Charlotte Bobcats
Bobcats Similar Statistics? In The ’50s…
An NBA team has previously averaged less than 80 points while finishing a season shooting worse than 40percent from the field. Of course, that happened in a time of bow ties, black-and-white televisions and Ed Sullivan. It’s called the 1950s.
Four games into this season, the Charlotte Bobcats are in historic territory. They’re simultaneously last in the league in points per game (79.8) and field-goal percentage (36.0percent). Combine that with a negative assist-to-turnover ratio (59-to-77) and you have some strikingly bad offense.

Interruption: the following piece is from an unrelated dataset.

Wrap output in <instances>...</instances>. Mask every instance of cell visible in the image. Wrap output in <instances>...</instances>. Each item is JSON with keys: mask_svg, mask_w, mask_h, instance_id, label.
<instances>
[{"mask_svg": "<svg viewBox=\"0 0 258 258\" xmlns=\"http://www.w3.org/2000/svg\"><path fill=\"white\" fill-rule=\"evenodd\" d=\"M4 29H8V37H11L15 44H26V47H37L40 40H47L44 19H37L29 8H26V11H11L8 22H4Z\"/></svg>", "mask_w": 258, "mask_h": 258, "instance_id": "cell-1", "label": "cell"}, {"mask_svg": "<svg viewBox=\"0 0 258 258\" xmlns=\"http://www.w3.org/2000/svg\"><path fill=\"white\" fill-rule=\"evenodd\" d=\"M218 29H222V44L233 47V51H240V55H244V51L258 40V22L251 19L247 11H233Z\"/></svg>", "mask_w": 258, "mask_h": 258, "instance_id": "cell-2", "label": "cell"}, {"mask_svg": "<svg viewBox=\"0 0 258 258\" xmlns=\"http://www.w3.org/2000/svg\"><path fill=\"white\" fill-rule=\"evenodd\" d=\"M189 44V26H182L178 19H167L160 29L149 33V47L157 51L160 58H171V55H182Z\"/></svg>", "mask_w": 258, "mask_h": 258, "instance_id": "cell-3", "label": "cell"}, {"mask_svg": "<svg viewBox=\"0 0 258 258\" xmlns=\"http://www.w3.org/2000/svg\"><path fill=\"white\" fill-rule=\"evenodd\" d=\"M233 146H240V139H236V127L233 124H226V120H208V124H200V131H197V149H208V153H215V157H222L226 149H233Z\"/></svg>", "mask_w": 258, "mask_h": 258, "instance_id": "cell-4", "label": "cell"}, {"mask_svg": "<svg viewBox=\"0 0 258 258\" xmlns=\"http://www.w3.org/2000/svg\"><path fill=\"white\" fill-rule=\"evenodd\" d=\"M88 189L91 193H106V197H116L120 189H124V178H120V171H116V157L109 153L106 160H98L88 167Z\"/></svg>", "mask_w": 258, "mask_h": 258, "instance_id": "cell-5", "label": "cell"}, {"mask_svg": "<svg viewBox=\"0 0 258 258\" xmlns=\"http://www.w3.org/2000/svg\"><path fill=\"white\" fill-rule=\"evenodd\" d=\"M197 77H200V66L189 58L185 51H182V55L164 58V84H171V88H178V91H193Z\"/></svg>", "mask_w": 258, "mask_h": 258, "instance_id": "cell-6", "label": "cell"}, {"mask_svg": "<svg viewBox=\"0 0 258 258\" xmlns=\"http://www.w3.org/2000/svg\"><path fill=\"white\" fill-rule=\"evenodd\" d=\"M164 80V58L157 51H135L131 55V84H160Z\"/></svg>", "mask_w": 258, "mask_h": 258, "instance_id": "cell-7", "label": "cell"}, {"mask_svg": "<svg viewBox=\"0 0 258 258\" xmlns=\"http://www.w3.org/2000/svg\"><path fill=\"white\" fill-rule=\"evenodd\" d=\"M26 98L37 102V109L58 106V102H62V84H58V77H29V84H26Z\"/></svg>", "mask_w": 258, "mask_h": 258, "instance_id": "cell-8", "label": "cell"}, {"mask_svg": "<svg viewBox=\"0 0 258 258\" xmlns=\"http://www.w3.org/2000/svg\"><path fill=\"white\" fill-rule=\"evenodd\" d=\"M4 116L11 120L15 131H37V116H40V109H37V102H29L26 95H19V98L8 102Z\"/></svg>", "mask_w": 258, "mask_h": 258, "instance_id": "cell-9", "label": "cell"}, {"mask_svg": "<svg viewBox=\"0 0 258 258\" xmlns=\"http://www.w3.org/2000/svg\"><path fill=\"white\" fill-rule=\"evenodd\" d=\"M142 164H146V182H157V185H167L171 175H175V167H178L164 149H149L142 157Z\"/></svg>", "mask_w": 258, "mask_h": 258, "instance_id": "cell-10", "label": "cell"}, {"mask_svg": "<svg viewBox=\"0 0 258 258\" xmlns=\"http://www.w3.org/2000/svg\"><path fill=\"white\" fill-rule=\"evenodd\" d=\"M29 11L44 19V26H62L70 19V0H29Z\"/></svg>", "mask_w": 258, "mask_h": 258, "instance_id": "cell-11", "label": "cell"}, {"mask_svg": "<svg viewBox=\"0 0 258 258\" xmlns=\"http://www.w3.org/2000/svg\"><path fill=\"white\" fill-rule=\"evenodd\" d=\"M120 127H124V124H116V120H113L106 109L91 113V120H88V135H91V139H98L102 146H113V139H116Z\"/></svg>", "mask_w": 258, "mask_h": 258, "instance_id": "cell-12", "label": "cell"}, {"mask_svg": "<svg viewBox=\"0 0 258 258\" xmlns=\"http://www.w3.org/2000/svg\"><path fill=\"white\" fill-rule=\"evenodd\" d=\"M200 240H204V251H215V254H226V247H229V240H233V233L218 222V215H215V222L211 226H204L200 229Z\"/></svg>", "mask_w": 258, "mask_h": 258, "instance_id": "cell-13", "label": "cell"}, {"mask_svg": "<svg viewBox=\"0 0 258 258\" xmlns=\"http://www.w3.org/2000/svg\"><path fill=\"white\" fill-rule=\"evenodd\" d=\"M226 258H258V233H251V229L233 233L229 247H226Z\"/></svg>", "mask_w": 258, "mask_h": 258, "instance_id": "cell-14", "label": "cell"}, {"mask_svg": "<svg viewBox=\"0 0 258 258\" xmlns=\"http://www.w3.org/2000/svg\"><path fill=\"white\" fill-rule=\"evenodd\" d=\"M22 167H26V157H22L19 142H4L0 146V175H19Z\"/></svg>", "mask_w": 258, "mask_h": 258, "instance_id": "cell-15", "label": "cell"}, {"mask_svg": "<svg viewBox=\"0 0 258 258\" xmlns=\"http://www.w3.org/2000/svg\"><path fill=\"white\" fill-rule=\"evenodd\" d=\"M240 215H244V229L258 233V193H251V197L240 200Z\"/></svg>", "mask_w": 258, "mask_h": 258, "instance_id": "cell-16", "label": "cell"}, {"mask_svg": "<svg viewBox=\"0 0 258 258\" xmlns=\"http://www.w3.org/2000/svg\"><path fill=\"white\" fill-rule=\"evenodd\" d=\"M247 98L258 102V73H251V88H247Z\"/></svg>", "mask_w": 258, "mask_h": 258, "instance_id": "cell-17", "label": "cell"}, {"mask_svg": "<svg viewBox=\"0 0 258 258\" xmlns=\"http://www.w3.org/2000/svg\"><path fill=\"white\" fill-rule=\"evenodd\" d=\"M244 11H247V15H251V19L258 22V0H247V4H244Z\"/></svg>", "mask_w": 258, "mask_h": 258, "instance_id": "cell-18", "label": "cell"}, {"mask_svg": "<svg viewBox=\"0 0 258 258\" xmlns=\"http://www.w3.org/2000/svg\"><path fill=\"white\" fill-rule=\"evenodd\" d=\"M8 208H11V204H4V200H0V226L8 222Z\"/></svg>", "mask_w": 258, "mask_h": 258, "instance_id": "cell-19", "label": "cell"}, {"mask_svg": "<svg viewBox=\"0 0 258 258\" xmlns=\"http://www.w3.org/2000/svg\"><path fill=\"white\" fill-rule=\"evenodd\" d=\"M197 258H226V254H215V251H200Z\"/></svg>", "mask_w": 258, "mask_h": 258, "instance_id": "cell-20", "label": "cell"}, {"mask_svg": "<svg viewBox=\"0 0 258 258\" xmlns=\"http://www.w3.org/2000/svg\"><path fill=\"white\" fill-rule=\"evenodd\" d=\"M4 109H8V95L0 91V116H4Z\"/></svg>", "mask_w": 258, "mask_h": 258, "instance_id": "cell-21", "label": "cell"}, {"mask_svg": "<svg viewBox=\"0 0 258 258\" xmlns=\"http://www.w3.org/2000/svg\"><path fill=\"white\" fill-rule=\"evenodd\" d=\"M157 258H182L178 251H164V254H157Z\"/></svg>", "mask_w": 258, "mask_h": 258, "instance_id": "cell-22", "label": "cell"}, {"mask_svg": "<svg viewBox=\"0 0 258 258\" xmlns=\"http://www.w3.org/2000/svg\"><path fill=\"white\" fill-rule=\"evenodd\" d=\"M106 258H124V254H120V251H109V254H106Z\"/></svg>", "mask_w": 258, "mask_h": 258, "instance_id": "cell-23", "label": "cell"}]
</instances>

That scoring average: It was the 1953-54 season. The NBA was an eight-team league, including such metropolises as Fort Wayne, Syracuse and Rochester. And there was a team up in Milwaukee with a scoring problem.
It averaged 70 points and finished the season 21-51, last in the Western Division. Fifty-some years later, with the NBA expanding to 30 teams, no franchise since has failed to average 80. In fact, there were seasons when it was rare for a team to fail to average 100.
That shooting percentage: So really, is it possible for an NBA team to shoot worse than 40 percent for a season?
Actually, yes, and even succeed doing so. Leaf through the 400-some pages of the NBA Guide and you discover the 1958-59 Boston Celtics. They shot an abysmal 39.5 percent for the season and that didn’t stop them from sweeping Minneapolis in the NBA Finals.
Of course, that Celtics team had a guy named Bill Russell, who might have been the greatest defensive center ever. And as badly as the Celtics shot, they still averaged more than 116 points per game.